Israel may someday soon become an exporter of cannabis, medical or otherwise. But first, it has to properly tackle cannabis use within its own borders. That was the goal of Knesset discussions that led to the approval of a medical cannabis access bill passed recently in the parliament. The difficult negotiations reveal the challenging political landscape of cannabis in modern-day Israel.
Israeli Cannabis Politics: The proposal of a new legislation on medical cannabis in the parliament was not universally approved, but it has found some support. The Raam party supported legislation to improve access to medical cannabis although its leader, Mansour Abbas, speaking in Arabic, clarified that he only supported the medical use of the plant.
A landmark vote for medical cannabis access in Israel
The Knesset approved in a preliminary vote a bill for major reforms in Israel’s medical cannabis industry that would expand its availability. It is a bold move for the Isreali Parliament especially considering that such pro-cannabis legislation had run into serious opposition already in the past.
Raam, the Arab party in the coalition, which had previously opposed a similar bill that would have also decriminalised the recreational use of marijuana, voted in favor of the legislation proposed by MP Sharren Haskel of the Tikva Hadasha party.
A bill that changes the game for medical cannabis in Isreal
Under the terms of the bill, persons licensed by the Ministry of Health will be legally permitted to grow, distribute and possess cannabis for medical purposes. The new regulation is intended to address the chronic shortage of medical cannabis available to prescription holders due to strict regulations on growers.
Israel has taken steps in recent years to make medical cannabis more readily available and is on the verge of becoming a major exporter of the plant, although local users have complained of almost impossible access to the few dispensaries licensed to distribute it.
Following on the footsteps of previous attempts to legislate cannabis access
Three months ago, a broader bill introduced by Haskel that would have decriminalized the recreational use of marijuana was rejected by parliament, with Raam voting against it on religious grounds.
The updated bill was passed by 54 votes to 42. It will now go to the Knesset’s Health Committee, where it will be prepared for a first reading. It will also have to be approved by the Ministerial Committee on Legislation.
“It is time to return to this issue that has been tied up for years with unnecessary bureaucratic restrictions, and a real reform must be made here that will liberalize the use of cannabis,” said Health Minister Nitzan Horowitz.
A sigh of relief from medical cannabis users in Israel
“This is great news for more than 100,000 patients, the most seriously ill, when most of them are living on a disability pension that is entirely wasted on a drug they need to live an ordinary life,” Haskel said after the vote.

Saved data entries:

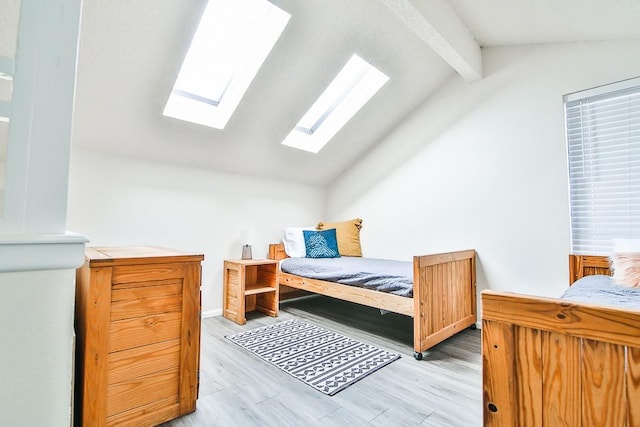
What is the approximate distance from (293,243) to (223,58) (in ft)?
7.01

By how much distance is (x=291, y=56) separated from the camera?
2.42 metres

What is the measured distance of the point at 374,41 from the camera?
8.31 feet

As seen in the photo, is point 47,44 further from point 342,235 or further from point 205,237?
point 342,235

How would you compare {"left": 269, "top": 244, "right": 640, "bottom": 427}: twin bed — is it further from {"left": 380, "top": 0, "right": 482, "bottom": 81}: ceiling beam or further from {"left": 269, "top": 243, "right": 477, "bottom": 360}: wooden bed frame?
{"left": 380, "top": 0, "right": 482, "bottom": 81}: ceiling beam

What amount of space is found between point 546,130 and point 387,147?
1587mm

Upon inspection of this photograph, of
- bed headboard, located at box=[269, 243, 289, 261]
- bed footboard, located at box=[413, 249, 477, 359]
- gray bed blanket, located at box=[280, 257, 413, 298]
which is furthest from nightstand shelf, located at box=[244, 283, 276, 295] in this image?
bed footboard, located at box=[413, 249, 477, 359]

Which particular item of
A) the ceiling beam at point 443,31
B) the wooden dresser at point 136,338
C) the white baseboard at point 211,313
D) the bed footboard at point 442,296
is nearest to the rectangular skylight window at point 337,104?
the ceiling beam at point 443,31

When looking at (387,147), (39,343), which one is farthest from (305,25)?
(39,343)

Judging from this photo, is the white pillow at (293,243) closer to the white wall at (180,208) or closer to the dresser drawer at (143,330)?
the white wall at (180,208)

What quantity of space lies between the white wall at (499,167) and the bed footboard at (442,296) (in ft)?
0.73

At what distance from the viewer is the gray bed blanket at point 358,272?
2.44 meters

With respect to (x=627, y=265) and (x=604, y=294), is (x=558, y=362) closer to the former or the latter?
(x=604, y=294)

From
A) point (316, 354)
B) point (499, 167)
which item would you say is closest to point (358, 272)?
point (316, 354)

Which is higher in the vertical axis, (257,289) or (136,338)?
(136,338)
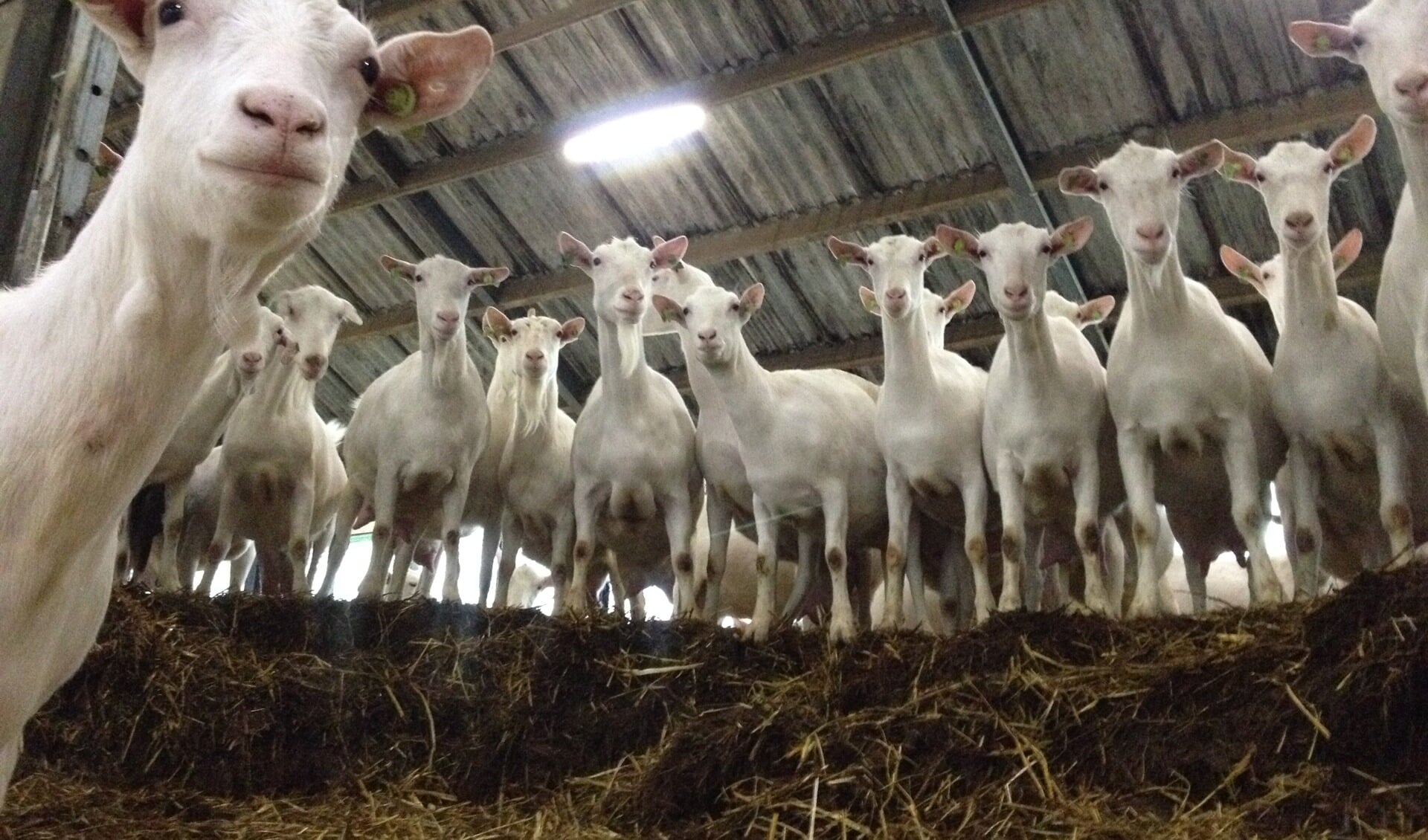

WORK REQUEST: Repeat the article on Israel's medical cannabis bill word for word, from "Israeli Cannabis Politics: The" up to and including "in the past.".

ANSWER TO THIS PROBLEM:
Israeli Cannabis Politics: The proposal of a new legislation on medical cannabis in the parliament was not universally approved, but it has found some support. The Raam party supported legislation to improve access to medical cannabis although its leader, Mansour Abbas, speaking in Arabic, clarified that he only supported the medical use of the plant.
A landmark vote for medical cannabis access in Israel
The Knesset approved in a preliminary vote a bill for major reforms in Israel’s medical cannabis industry that would expand its availability. It is a bold move for the Isreali Parliament especially considering that such pro-cannabis legislation had run into serious opposition already in the past.